CHICAGO (CN) - Reinforcing earlier injunctions, the 7th Circuit found that two businesses owned by Catholic families should not have to cover the contraceptive needs of their employees, as required in the new health care reform law.
Compelling the businesses "to cover these services substantially burdens their religious-exercise rights," Judge Diane Sykes wrote for a divided appellate panel.
Both companies had actually gone before the same panel separately earlier this year after federal judges found them unlikely to succeed with their challenges under the Religious Freedom Restoration Act (RFRA).
The same divided panel awarded an emergency injunction in January to the Illinois construction firm Korte & Luitjohan Contractors, and in February to the Indiana manufacturing company Grote Industries.
All parties then fully briefed the court and convened for a consolidated hearing in May, leading the court to reverse and issue preliminary injunctions against the mandate on Friday.
This decision conflicts with the 3rd Circuit's ruling in Conestoga Wood Specialties Corp., and the 6th Circuit's ruling in Autocam Corp. and Eden Foods, but agrees with the 10th Circuit's decision in Hobby Lobby Stores, and the D.C. Circuit's ruling in Freshway Foods.

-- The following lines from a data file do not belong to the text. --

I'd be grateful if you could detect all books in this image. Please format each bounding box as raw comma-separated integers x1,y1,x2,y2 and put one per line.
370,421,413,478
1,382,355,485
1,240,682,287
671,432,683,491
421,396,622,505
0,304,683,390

The majority ruled that "nothing in the Supreme Court's free-exercise jurisprudence categorically forecloses RFRA claims by profit-seeking entities."
"If the government's view is correct, commonplace religious practices normally thought protected would fall outside the scope of the free-exercise right," Sykes wrote. "The Jewish deli is the usual example. On the government's understanding of religious liberty, a Jewish restaurant operating for profit could be denied the right to observe Kosher dietary restrictions. That cannot be right. There is nothing inherently incompatible between religious exercise and profit-seeking."
Sykes, a President George W. Bush appointee, was joined in her opinion by Judge Joel Flaum, appointed by President Ronald Reagan. Judge Ilana Diamond Rover, also a Bush appointee, dissented.
Rover accused the majority of rewriting the terms of the Religious Freedom Restoration Act and free-exercise jurisprudence to reach its conclusion that corporations may have religious rights.
"The court extends a highly personal right to a secular corporation, a man-made legal fiction that has no conscience enabling belief or worship," Rover wrote. "It then deems a corporation's duty to cover contraceptive care as an impermissible burden on the religious rights of both the corporation and its owners. It does so without considering the directness and degree of the burden on the plaintiffs' right to the free exercise of their religion, in contravention of the plain terms of RFRA, which proscribes only substantial burdens on that right. And it permits the plaintiffs to invoke their free exercise rights offensively rather than defensively, in a way that circumscribes the rights Congress has given to employees, by permitting the corporate employers to rewrite the terms of the statutorily-mandated health plans they provide to their employees."
As a result, the court's ruling allows corporations to avoid giving their employees the insurance coverage Congress intended for them to have, Rover concluded.